Directive => Extend the text below on seeing life through the lens of purpose, starting right after its final sentence.

***** Exercise passage

I want to invite you to a different kind of episode today: a thinking-out-loud session on seeing the world differently when looking at it through the lens of purpose. Please join the conversation! I’ll share more about how you can provide your feedback at the end of this episode.
One of my favorite quotes is from Anaïs Nin: “We don’t see the world as it is, we see it as we are.” So I’m inviting you to look at life, the world, and your journey through the lens of purpose.
What looks different through the lens of purpose?
It’s easy to see life as a blurred series of events. Many of our moments are similar. But at the same time, each moment is unique.
Through the lens of purpose, you realize that there may be something incredibly unique about this moment, and you may cross paths with a person who may desperately need even the smallest act of kindness, a word of encouragement, or even just recognition that they exist and that they matter, right now, in this moment. The lens of purpose allows us to see that now matters, and no kind word or deed
There are no little people: everybody matters.
- Always seek to engage your server (or anyone with a nametag) by name — and watch what happens when you do. That’s an opportunity to elevate and lift others.
- If you’re in a leadership position, give people a seat at the table, especially those who have been excluded from the conversation.
- In creating humans-first workplaces, remember that your boss is human, too.
Purpose helps us recognize that all people have value, and they’re all in need of our love, kindness, and respect.
There are parts of our jobs that are repetitive and mundane at times, but purpose allows you to discover the magnificence in the mundane, the bigger quest to your menial tasks.
Helen Keller said: “I long to accomplish a great and noble task, but it is my chief duty to accomplish small tasks as if they were great and noble.” Love and compassion elevate even the most mundane acts of service.
The traditional view of leadership is based on perks, privilege, and power. Now, how does the lens of purpose invite you and me to see leadership differently? It allows us to see leadership as a responsibility to use power: to serve, elevate, and develop others, rather than for self-advancement, self-aggrandizement, or personal enrichment. It allows us to use leadership as a platform for serving.

**********
***** Entries supplied

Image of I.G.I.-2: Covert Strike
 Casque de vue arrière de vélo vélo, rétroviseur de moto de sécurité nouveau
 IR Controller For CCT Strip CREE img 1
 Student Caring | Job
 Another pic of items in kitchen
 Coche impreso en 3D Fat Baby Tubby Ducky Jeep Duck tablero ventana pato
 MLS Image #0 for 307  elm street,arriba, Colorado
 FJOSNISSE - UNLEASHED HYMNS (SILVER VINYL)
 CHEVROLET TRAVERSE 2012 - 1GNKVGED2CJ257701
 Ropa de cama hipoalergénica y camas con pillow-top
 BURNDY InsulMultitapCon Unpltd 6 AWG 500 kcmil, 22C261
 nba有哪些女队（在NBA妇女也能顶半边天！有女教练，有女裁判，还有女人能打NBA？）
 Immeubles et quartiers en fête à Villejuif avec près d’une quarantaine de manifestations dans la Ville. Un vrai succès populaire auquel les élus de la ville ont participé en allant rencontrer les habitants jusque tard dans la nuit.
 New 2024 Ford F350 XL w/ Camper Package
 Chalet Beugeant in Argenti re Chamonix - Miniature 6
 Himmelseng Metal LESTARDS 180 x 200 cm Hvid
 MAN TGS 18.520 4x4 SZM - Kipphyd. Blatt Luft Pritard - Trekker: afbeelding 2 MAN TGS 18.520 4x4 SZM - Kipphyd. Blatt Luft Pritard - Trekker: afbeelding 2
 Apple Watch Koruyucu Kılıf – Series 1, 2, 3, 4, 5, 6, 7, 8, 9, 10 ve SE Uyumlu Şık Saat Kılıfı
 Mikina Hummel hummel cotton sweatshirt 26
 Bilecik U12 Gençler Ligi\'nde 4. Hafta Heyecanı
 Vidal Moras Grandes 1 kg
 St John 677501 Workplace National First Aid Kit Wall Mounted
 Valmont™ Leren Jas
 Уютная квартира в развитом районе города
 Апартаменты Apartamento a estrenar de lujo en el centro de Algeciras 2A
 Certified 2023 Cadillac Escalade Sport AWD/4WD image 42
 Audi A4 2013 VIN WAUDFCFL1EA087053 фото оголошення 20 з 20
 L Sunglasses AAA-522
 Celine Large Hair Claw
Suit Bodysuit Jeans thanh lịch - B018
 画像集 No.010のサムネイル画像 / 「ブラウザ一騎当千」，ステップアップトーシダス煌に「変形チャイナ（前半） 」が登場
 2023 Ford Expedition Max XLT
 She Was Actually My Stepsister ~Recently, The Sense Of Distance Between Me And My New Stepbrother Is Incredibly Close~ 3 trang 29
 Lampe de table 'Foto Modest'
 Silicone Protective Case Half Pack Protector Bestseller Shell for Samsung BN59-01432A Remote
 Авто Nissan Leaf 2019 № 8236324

**********

Task output =>
How do you define success? In many places it’s fame, fortune, travel, and fun. Not that there’s anything wrong with any of those, but is that the ultimate definition of success? Or does success give way to significance? Success is all about you, but significance benefits others beyond you.
Mother Teresa gave my friend a plaque with three words: Faithfulness, not success. As a person of faith, I believe I’m called to live a life faithful to the principles and practices Christ taught.
I’m not saying you have to define success the way I do; what I’m suggesting is that you find your own definition of success that’s consistent with your values and priorities. How do you define it?
I grew up with the understanding that failure was final. It’s not.
Failure is an assessment about an outcome — that’s all it is. It’s feedback about a hypothesis. In fact, we shouldn’t even say you failed. It just didn’t work. And taking the real scientific approach means going ahead trying something else.
Through the lens of purpose, we see that failure is not the flip side of success. It’s part of the journeyto success.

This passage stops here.